The three suspects, Emmanuel Armah, 32, Nii Aryee, 32, and Tijani Osman, 30, have been caged at the Accra Regional Police Headquarters to assist police in their investigations.
Superintendent T. K. Hlormenu, commander-in-charge of the Accra Regional Police Alfa SWAT Unit, who led police officers to the site, in an interview with DAILY GUIDE, said the exercise began peacefully around 6:00am yesterday.
Upon getting to the interior part of the 640-acre land, the land-guards, numbering about 25 and wielding guns and machetes, emerged from the bush and attacked three police officers who had then led an excavator to pull down one of the buildings.
The suspects opened fire on the police and when the police returned fire, a bullet hit one of the land-guards, killing him in the process.
The other land-guards fled, but the police managed to arrest three, with a number of machetes retrieved from the arrested persons.
Razed Down
Items retrieved from a chapel on the site after the demolition
In all, about 15 churches, including Perez Chapel, four filling stations, and a number of kiosks, mechanic and furniture shops and some residential apartments were destroyed.
While some of the encroachers were seen running helter-skelter trying to move their belongings to safety as the excavators broke down wooden structures and smashed metal containers, others, including church members were seen wailing uncontrollably.

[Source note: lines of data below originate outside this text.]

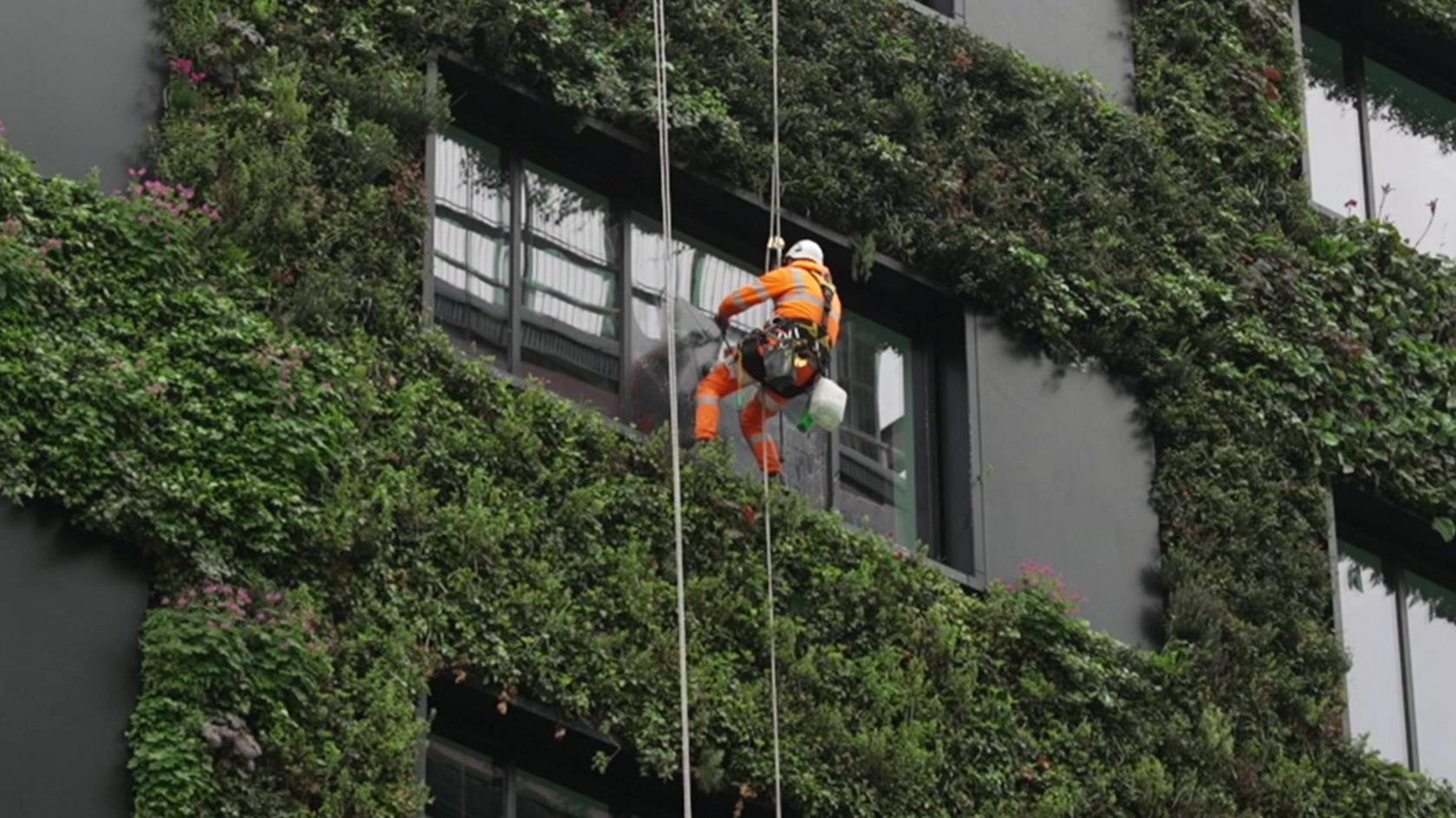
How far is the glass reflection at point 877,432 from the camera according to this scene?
898 inches

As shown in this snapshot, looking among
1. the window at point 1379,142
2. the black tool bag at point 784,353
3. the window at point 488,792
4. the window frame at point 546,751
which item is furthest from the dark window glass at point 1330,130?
the window at point 488,792

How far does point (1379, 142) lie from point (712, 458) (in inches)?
324

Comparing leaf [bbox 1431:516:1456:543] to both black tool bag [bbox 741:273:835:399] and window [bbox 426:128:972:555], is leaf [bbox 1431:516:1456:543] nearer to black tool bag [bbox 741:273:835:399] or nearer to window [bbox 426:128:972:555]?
window [bbox 426:128:972:555]

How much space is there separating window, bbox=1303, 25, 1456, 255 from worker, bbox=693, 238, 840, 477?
229 inches

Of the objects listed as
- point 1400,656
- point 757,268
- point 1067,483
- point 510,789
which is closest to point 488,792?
point 510,789

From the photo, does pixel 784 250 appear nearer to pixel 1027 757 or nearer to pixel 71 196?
pixel 1027 757

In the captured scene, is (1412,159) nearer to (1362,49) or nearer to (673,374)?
(1362,49)

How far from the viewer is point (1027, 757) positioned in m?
21.5

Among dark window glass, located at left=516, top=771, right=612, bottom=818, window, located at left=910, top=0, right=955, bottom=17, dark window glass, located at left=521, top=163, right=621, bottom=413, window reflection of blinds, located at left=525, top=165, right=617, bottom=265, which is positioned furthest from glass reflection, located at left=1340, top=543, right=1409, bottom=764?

Mr Baba Mohammed, one of the encroachers, in an interview, said even though they were given notice to vacate the area a year ago, they never expected the demolition to take place anytime soon.
He said the land was sold to them by the chief of Adenta, Nii Oko Kwei years ago; hence they have their indentures covering the purchase of the lands.
?We were made to believe that part of the land belonging to Aviation had been released to the chief by government and so we went ahead to buy them,? he alleged.
Meanwhile, Frank Tackie, Director of The Consortium, said government had awarded the contract to them to build an aviation school, shops and offices.
He noted that work should have commenced six months ago but due to the activities of encroachers, the estimated two-and-a-half-year project had delayed.
Nii Ashie Moore, Member of Parliament for Adenta, who was also at the scene, told reporters that he was upset by the manner in which the exercise was being handled, saying such exercises must be carried out humanely.
?These people who are vacating are the ones who voted us (the NDC) to power,? he added.
Touching on the activities of land-guards in the area, the Accra Regional Police Commander, DCOP Christian Tetteh Yohuno, who led a team of police personnel to the scene, said it had come to the notice of the police that some chiefs and estate developers had now recruited land- guards and armed them to protect their lands.
He said the land-guards who carry sophisticated weapons terrorize genuine owners of lands, preventing them from developing their own lands.
DCOP Yohuno said the police would stop at nothing in their efforts to curb illegality in the country.